Les sociétés ouvertes ou assujetties aux règles de l’Autorité des marchés financiers peuvent avoir des obligations autres que celles qui concernent les renseignements personnels. « Vous pouvez avoir à publier des communiqués, précise Me Grenier, puisque la cyberattaque peut constituer un fait important susceptible de faire varier le cours de votre titre. »

 

Former une cellule de crise

 

 

En cas d’incident, conseille Kateri-Anne Grenier, il faut rapidement mettre sur pied une équipe qu’elle décrit comme une « cellule de crise ».

Elle recommande qu’elle ne soit pas constituée uniquement d’experts en cybersécurité. Elle devrait aussi comprendre le fournisseur informatique, car il connait bien les systèmes de l’entreprise. Cet expert aidera à contenir l’attaque et contribuera à l’enquête pour déterminer s’il y a eu vol de données.

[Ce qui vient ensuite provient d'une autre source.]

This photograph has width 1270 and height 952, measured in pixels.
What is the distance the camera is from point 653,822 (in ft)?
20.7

La cellule de crise devrait aussi être composée d’employés du service des communications internes, de membres de la direction et d’un représentant de la direction chargé de faire rapport au conseil d’administration. « Vous aurez aussi besoin de gens en ressources humaines », ajoute-t-elle. Elle cite un cas qu’elle a vécu à titre de conseillère juridique externe. Il y avait eu fraude à l’interne. L’entreprise, par l’entremise de son personnel des ressources humaines, a dû suspendre immédiatement des employés, le temps de l’enquête.

« Même s’il n’y a pas de problématique de fraude à l’interne, souligne Me Grenier, les gens de ressources humaines sont extrêmement importants pour garder vos équipes motivées. Des gens vont travailler de très nombreuses heures quotidiennement, pendant assez longtemps. Il faut maintenir le moral et le momentum. Il faut aussi garder les employés informés de ce qui se passe. »

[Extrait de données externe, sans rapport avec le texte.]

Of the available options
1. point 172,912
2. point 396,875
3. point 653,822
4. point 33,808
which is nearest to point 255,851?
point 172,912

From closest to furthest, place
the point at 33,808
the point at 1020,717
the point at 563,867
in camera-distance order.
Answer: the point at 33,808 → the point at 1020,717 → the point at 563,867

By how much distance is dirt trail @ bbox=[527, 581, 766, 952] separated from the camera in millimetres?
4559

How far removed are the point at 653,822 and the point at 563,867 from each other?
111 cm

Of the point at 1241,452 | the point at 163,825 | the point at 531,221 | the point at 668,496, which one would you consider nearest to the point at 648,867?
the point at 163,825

La gestion des employés à l’interne s’avère également capitale, note-t-elle. « Les premiers à qui vous allez devoir bien expliquer la situation, la cyberattaque dont l’entreprise est la cible, ce sont les employés qui ne sont plus capables de travailler avec leur ordinateur. Si vous les laissez aller dans la nature le vendredi après-midi, dans le noir, c’est sûr qu’ils vont dire à leurs amis que leurs ordinateurs ne fonctionnent plus au travail et que le mot va se propager. »

La communication est primordiale dans de tels cas, insiste l’avocate. « Vos employés, ce sont vos alliés. Il faut bien les renseigner et leur donner toute l’information possible. »

 

Ne pas négocier directement avec les cyberpirates

 

 

Tant Kateri-Anne Grenier que Dominic Villeneuve, expert en cybersécurité à UV Assurance, font une mise en garde sur la tentation et le risque de négocier directement avec les cyberpirates.

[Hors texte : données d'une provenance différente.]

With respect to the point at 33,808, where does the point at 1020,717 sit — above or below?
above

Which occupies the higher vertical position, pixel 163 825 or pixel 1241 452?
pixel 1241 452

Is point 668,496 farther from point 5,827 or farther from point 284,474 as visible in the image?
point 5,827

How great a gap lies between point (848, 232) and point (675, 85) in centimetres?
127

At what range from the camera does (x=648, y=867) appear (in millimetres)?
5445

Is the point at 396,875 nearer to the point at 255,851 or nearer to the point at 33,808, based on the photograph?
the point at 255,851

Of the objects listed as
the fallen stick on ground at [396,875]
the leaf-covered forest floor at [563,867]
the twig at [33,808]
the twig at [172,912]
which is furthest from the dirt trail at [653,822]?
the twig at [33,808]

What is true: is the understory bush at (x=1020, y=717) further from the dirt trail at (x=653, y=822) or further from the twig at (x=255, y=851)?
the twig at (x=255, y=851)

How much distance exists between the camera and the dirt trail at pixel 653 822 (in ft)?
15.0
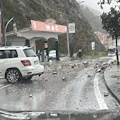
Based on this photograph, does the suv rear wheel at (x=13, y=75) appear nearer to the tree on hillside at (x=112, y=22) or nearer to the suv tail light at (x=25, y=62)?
the suv tail light at (x=25, y=62)

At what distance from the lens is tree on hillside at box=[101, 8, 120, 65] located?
16.8 metres

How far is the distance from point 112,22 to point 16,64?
9.89 meters

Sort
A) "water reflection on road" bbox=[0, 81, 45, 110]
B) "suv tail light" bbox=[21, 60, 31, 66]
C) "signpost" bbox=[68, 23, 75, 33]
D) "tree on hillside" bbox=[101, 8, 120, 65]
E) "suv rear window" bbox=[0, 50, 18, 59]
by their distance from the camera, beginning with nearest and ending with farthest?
1. "water reflection on road" bbox=[0, 81, 45, 110]
2. "suv tail light" bbox=[21, 60, 31, 66]
3. "suv rear window" bbox=[0, 50, 18, 59]
4. "tree on hillside" bbox=[101, 8, 120, 65]
5. "signpost" bbox=[68, 23, 75, 33]

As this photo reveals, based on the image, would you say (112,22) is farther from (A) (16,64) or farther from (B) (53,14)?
(B) (53,14)

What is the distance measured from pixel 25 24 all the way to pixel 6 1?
21.0ft

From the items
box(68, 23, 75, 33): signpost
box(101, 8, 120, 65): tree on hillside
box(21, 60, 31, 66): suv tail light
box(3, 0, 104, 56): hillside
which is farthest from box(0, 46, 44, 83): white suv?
box(3, 0, 104, 56): hillside

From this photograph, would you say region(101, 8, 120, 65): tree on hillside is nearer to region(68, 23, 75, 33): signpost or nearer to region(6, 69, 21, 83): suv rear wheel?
region(6, 69, 21, 83): suv rear wheel

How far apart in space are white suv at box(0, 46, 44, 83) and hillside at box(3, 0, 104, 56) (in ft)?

« Si vous communiquez vous-mêmes avec les pirates, ça peut être un jeu dangereux, car ces gens-là savent comment s’y prendre, prévient la conseillère juridique. Dès les 24 premières heures, leurs demandes sont claires. On va savoir s’il y a une rançon, combien ils réclament et évaluer nos options. »

Dominic Villeneuve soutient aussi que c’est une très mauvaise idée de parler directement aux pirates. Il faut laisser les spécialistes s’en charger, insiste-t-il, car il y a une façon de les approcher.

Si une rançon est demandée, a-t-on une copie des données ? Est-ce qu’on entre quand même en contact avec le pirate informatique? « On verra ce qu’il nous répond, ou encore le montant de la rançon exigée. On décidera si on paie ou si on est capables de se remettre à jour par nous-mêmes », explique Me Grenier.

 

Toujours avoir une copie de ses données

 

 

Une entreprise devrait posséder une copie de ses dossiers au cas où elle serait victime d’une cyberattaque.

« Rappelez-vous toujours qu’en cas de cyberattaque, les pirates vont verrouiller vos systèmes et les rendre inaccessibles, incluant votre messagerie », prévient Kateri-Anne Grenier, qui joue souvent le rôle d’avocate-conseil externe en pareilles circonstances.

Dans certaines attaques, les serveurs Internet sont touchés et, dans plusieurs cas, les gestionnaires et les employés n’ont pas accès à leurs outils informatiques pendant plusieurs jours. « C’est fou le temps qu’on perd en début de crise parce que les entreprises ne retrouvent pas leur police d’assurance, ne savent plus qui appeler et n’ont pas accès à leurs courriels et à leurs dossiers. Préparez-vous en conséquence. »

Elle insiste sur ce point. « Quand ça vous frappe et qu’il n’y a plus rien qui fonctionne, c’est important d’avoir vos informations en copie papier ou sur un autre support – votre police d’assurance, votre plan d’urgence et les coordonnées des personnes à aviser à l’externe, comme son courtier d’assurance, un breach coach ou son assureur –, et d’avoir à portée de main le processus à suivre au niveau de la chaine de contacts. »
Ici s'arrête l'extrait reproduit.